La suppression brutale de milliers de vols par la compagnie aérienne à bas coût annoncée en septembre a provoqué un tollé. Elle est aussi le symptôme du malaise moins bruyant mais persistant des équipes navigantes du premier transporteur européen.

Dans une entreprise qui ne reconnaît aucun syndicat, nombre de pilotes prennent d’assaut les réseaux sociaux depuis quelques semaines pour partager leur rancoeur envers une direction accusée de mépris et qu’ils appellent au dialogue. L’AFP a joint plusieurs pilotes, en fonction chez Ryanair ou fraîchement partis sous d’autres cieux à la faveur d’une envolée de la demande mondiale en aviateurs.

“Il y a clairement une hémorragie de pilotes. Ils s’en vont car ils sont épuisés d’être traités comme des numéros”, confie à l’AFP sous couvert de l’anonymat un copilote de Ryanair parti récemment pour une autre compagnie, en dénonçant “un régime de terreur de la part de la direction”.
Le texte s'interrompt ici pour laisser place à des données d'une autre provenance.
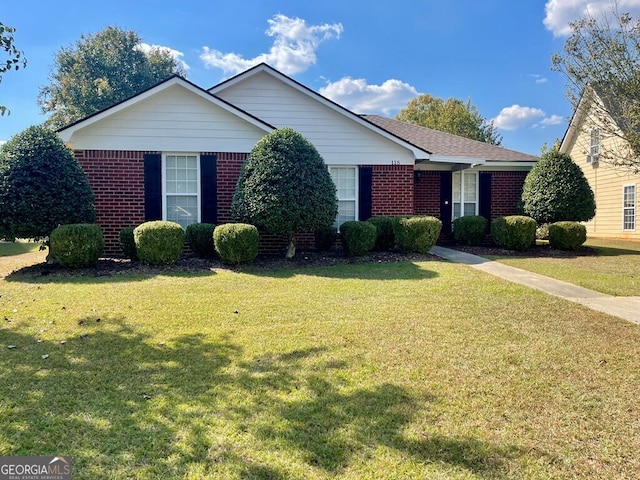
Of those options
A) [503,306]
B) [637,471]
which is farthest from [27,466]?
[503,306]

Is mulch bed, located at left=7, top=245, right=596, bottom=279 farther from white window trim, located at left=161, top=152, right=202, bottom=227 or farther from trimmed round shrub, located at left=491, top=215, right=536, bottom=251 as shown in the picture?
white window trim, located at left=161, top=152, right=202, bottom=227

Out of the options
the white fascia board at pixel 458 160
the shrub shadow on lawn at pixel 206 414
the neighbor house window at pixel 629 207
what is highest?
the white fascia board at pixel 458 160

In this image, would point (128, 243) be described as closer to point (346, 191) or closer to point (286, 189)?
point (286, 189)

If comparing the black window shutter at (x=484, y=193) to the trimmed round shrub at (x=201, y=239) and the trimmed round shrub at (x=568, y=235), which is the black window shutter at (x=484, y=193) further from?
the trimmed round shrub at (x=201, y=239)

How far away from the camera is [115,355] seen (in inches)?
159

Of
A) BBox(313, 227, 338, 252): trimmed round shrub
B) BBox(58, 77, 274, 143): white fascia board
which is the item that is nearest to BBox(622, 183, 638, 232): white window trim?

Le directeur général de la compagnie irlandaise, le volubile et controversé Michael O’Leary, a mis les annulations de vols sur le compte d’un problème de plannings de congés. Mais d’après ce copilote, “le problème couvait et une simple étincelle a mis le feu aux poudres”.

Sollicitée par l’AFP, la direction de la compagnie dément toutefois des “accusations mensongères” et souligne que des représentants sont élus au sein des 86 bases où Ryanair stationne des avions dans son réseau, afin de pouvoir négocier “sans crainte” de représailles.

Pourtant, l’utilisation de ces Comités de représentation du personnel (ERC) comme interlocuteurs exclusifs de la direction est vivement contestée. Les pilotes actifs sur le site Aviation Professionnals Unite assurent avoir transmis au patron de Ryanair une lettre de 60 ERC pour réclamer la création d’une instance pan-européenne qui représenterait l’ensemble des pilotes. La direction dénonce à ce sujet “une lettre anonyme”, “envoyée par les syndicats des pilotes de nos concurrents”.

Sur le fond, Ryanair souligne avoir mis sur la table une amélioration des rémunérations de plusieurs milliers d’euros annuels qui permettront à ses pilotes de gagner “20% de plus que ceux des concurrents” Jet2 et Norwegian.

Direction détestée

Mais au-delà du salaire, les aviateurs insistent sur la difficulté des conditions et des relations du travail chez Ryanair.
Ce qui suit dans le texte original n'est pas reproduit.